Há quase dois meses comunitários estão acampados na Ilha de Tromboia, que fica na região do Lago Grande de Monte Alegre, no Pará, realizando trabalho voluntário de resgate de animais que padecem diante da seca extrema que tem afetado a Amazônia neste ano de 2024, resultado da crise climática que o mundo vem enfrentando.

Essa força tarefa iniciou no mês de outubro, mais especificamente no dia 20, quando os moradores da comunidade Aldeia viram a enorme quantidade de peixes agonizando em meio às poças de lama do Lago Grande que secou completamente. A partir daí alguns comunitários iniciaram um trabalho árduo de remoção de diversas espécies de peixes, levando para locais que possuíam água em meio ao lago cada vez mais seco, com isso perceberam a demanda urgente de fazerem base, acamparam para continuar o trabalho.

Pescadores e comunitários fazem força tarefa e salvam cerca de 35 mil peixes devido a seca extrema que afeta o município de Monte Alegre, no Pará

Após esse período intenso de resgates, os comunitários seguem na região acampados não só salvando peixes, mas diversos animais como arraias, tartarugas, peixe-boi, capivaras, tamanduá e aves migratórias que estão pela região nesse período. Com isso, esse grupo de voluntários que têm dedicado seus dias na defesa de seu território se tornaram verdadeiros Guardiões do Lago Grande de Monte Alegre.

Área completamente seca em uma das regiões do Lago Grande de Monte Alegre / Foto: Guilherme Jardel

Resgate de animais 

O trabalho dos moradores inicialmente era de resgate de diversas espécies de peixes, contabilizando hoje mais de 50 mil salvos, mas com o passar dos dias outros animais em meio a seca buscam água para sobreviver, sendo necessário começar o resgate de tartaruga, peixe-boi, capivara, tamanduá, entre outras espécies que antes não se encontravam nesta região.

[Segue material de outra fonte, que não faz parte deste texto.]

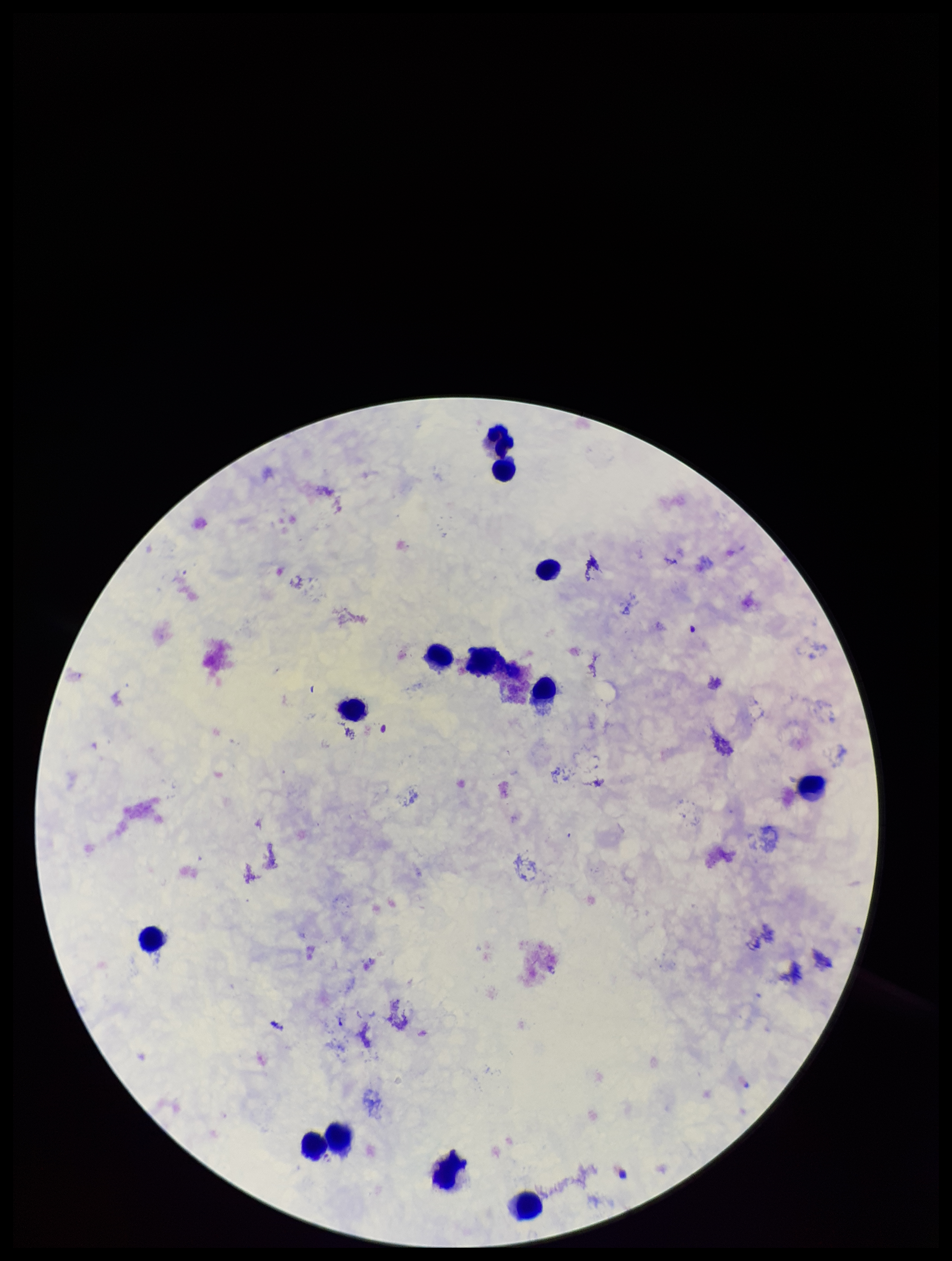
None seen.

Summary:
  - Leukocyte count: 13
  - Patient malaria status: positive
  - Species reported for this patient: Plasmodium falciparum
  - Field of view: one from this slide
  - Parasite count: 0
  - Image size: 952×1261 pixels
  - Stain: Giemsa
  - Preparation: thick smear
  - Capture: smartphone photograph through the microscope eyepiece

Resgate de centenas de peixes feito pelos comunitários / Foto: Arquivo pessoal

“Outro dia no acampamento já apareceu tartaruga pequena, isso é algo curioso pois devido a estiagem aqui nesse local a gente já pegou cotia que é lá da Terra Firme, a gente pegou aqui atrás de água um tamanduá também que provavelmente ia morrer com a estiagem, vários animais que antes não eram encontrados aqui vindo atrás de água”, relata Lucide Dos Santos, morador que é agente ambiental voluntário da associação do Lago Grande de Monte Alegre, e tem atuado nos resgates.

Resgate de um peixe-boi feito no dia 31 de outubro pelos comunitários / Foto: Arquivo pessoal  

Segundo Lucide, além de diversas espécies de peixes, até agora foram resgatadas pelo menos 516 tartarugas e tracajás, 2 peixes-boi e 1 tamanduá. Além de outros animais como arraias e capivaras que tem tentado sobreviver em meio a seca.

Momento de realização de soltura de 3 filhotes de Pirarucu na parte do Lago que ainda possui água / Foto: Guilherme Jardel

Animais mortos

Apesar do árduo trabalho diário de resgate feito pelos comunitários, a morte dos animais é inevitável, e é praticamente impossível quantificar os que morreram debaixo do sol escaldante sob o lago completamente seco.

Algumas tartarugas mortas e já secas que foram encontradas pelos comunitários / Guilherme Jardel

Nas proximidades do acampamento o cenário é triste, ao caminhar pelo local é possível encontrar peixes, tartarugas, vacas mortas e secas, que muito provavelmente agonizaram até o último segundo de suas vidas atrás de água em meio ao calor.

Vaca morta que está à poucos metros do acampamento / Foto: Guilherme Jardel

“Esses animais aqui  já foram encontrados mortos, nós temos uma extensão imensa aí desse Lago Grande, e onde a gente vai a gente encontra esses tipos de animais aqui,  tracajás e tartarugas, e outras espécies já mortas. Então a gente tá pedindo, até mesmo para nossos comunitários, que ajudem mais na preservação”, relata Francisco Rebelo triste ao olhar diversas tartarugas mortas, ele é um dos moradores que tem ajudado nos resgates.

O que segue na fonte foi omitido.